Choropleth Maps are thematic maps based on predefined aerial units.  Think of it as a multi-colored checkerboard map.  Some maps, (ex. road maps), show  many types of data while thematic maps are made to show only one specific set of data.  Because each group of data is organized as a ratio value, (a zero value for comparison is present), we use what a graded color series to show least intensity to most intense (shown using a light to dark color pattern).  Using the colors of the rainbow is not a good idea for making a graded color scheme.  I would look at the red shaded areas and assume they are showing the most intensity, but somebody else may assume that violet is most intense.  The rainbow color scheme works better for nominal data.  This would be a choropleth map showing the various religions preferences by zip code or the car models most prevalent on a state by state basis.  Nominal maps are based on name features of places.

The following three  maps were created using the FactFinder feature on the U.S. Census Website.  I was not able to get the map to show all the northern edge of Florida without cutting out the majority of the state.  If you use this program to create your own maps, you will see that it is not an easy process.  I got frustrated different times when things did not work how I wanted.  With more practice (and a faster internet connection), the process would become easier.
Map 1
This is the first map that I created.  This choropleth map shows the Percent of People who are Hispanic per county in Florida based on Census data from 2000.  The data is divided up into 5 natural breaks.  That means the groups are divided into unequally sized groups that attempt to group like data together.  The program did this for me, but a map maker can do this by hand if no computer program is available.  Looking at the legend, you can see where it skipped intervals where no data applied (ex. between 3.9 and 4.1%).  This is one way to show the data, but is not the only correct way. 

Map 2
This map is also showing the Percent of People who are Hispanic per county in Florida.  The map looks remarkably different since there are fewer counties showing up in the highest data class.  I choose to change the legend to five equal intervals.  Here the data groups are not distributed according to natural grouping but rather equal intervals, about 11% in this case.  In Map 1, the 1st group goes from 1.5 to 3.9, but in Map 2 (above), the first group goes from 1.5 to 12.7. 

Map 3
Here in my third map, I chose to show some of the additional features of the FactFinder website.  The data is divided into four quartiles according to the program.  Quartiles divide the data into a certain number of groups (in the Map 3 there are four quartiles but any number will work), where each group has the same number of counties (if there were 124 counties in the state and you used quintiles, or 4 quartiles, then each group would include 31 counties).  This map is deceiving since we are missing part of north Florida where less Hispanic people live. You can see that Miami (Dade County) area is in the bright red 9.5 to 57.3% Hispanic area.  I also had this map show major roads, railroads, and jails, but as you can see, the railroads and jails did not show up zoomed out this far.  I also changed the color to an orange scale.  The red counties tended to cover up the major roads, so in the future, I would not use this color if I were going to show the major roads.

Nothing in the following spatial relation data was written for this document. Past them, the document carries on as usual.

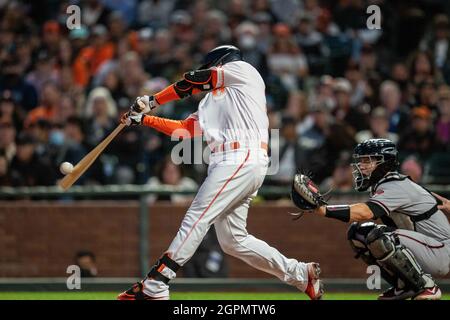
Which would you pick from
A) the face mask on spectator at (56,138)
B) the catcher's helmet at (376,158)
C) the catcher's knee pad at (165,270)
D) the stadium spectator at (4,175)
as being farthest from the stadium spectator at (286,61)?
the catcher's knee pad at (165,270)

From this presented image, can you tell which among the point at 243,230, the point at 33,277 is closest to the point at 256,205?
the point at 33,277

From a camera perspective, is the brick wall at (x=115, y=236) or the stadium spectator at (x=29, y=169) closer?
the brick wall at (x=115, y=236)

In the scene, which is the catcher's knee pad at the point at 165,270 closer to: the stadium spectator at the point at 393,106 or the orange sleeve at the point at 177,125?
the orange sleeve at the point at 177,125

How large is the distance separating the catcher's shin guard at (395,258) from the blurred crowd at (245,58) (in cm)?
390

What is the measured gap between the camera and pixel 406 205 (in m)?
7.62

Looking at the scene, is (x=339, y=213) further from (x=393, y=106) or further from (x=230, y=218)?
(x=393, y=106)

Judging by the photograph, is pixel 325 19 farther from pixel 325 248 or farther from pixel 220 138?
pixel 220 138

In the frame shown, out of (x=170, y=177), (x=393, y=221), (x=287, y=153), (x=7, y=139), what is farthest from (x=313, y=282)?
(x=7, y=139)

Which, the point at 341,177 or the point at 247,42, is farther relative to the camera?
the point at 247,42

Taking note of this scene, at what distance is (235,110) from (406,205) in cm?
151

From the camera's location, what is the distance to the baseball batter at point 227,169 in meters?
7.57

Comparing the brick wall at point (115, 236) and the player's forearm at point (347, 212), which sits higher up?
the player's forearm at point (347, 212)

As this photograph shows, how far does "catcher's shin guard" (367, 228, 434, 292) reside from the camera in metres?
7.45

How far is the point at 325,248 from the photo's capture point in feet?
36.8
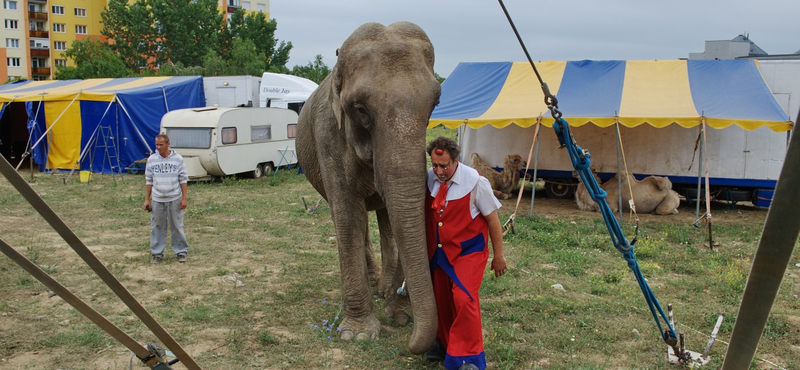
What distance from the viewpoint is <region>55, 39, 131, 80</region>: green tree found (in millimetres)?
46094

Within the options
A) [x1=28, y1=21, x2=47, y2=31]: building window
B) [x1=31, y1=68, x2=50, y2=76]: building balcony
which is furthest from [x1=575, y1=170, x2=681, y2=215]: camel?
[x1=28, y1=21, x2=47, y2=31]: building window

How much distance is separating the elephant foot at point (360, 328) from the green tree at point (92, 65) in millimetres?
46468

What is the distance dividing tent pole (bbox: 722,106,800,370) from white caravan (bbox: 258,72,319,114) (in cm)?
2115

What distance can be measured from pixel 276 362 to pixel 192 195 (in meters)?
10.5

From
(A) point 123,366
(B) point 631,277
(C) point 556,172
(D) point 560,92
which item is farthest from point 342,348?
(C) point 556,172

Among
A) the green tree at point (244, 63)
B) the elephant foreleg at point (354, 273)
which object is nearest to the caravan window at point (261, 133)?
the elephant foreleg at point (354, 273)

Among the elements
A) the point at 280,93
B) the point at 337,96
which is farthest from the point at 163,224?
the point at 280,93

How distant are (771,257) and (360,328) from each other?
463cm

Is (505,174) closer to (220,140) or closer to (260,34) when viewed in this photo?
(220,140)

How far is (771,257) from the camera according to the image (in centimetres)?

The next four maps were done using a different program located at the Center for International earth Science Information Network website.  I used the DD Viewer version 2, but they also have a newer version 3 to use free of charge.  I found this to be a much easier program to use than the FactFinder program I used to make the maps above.
Map 4
For this series of maps, I choose to look at the opposite end of the nation.  I choose to make some choropleth maps detailing the % Black Condo Owners in California.  I hoped that this would show me where the affluent minorities live.  This doesn't take into the fact those minorities living in large houses or mansions.  Here, as the title indicates, I have used the 4 quartiles (or quintiles) method to show my data.  I used the default yellow to red graded color scheme.

Map 5
In the second map of the series, Map 5, I switched to a 4  equal steps division system.  This means that each group is an equal number.  In this case, every group is 5%.  As above in Map 2, we notice very few counties made it into the largest percentile bracket.  I doubt that this is the case for all maps, it just happened that both of the themes I chose were minorities.  If I had looked at the Percent of People who are Caucasian, then the majority of the counties would have been the darker color.

Map 6
Here I wanted to make my own graded series.  I think it turned out well although it would be easier to see if the background was white instead of black.

Map 7
Instead of choosing my own graded series, I used the feature on the Ceisen website where it helps you create your graded color series.  I picked a creamy pink color to be the starting point of the series and a dark maroon to be the ending point and let the computer pick the middle two colors for me.  I like how this one turned out.  The only complaint is the light color may appear to white making it look like I had no data for those counties.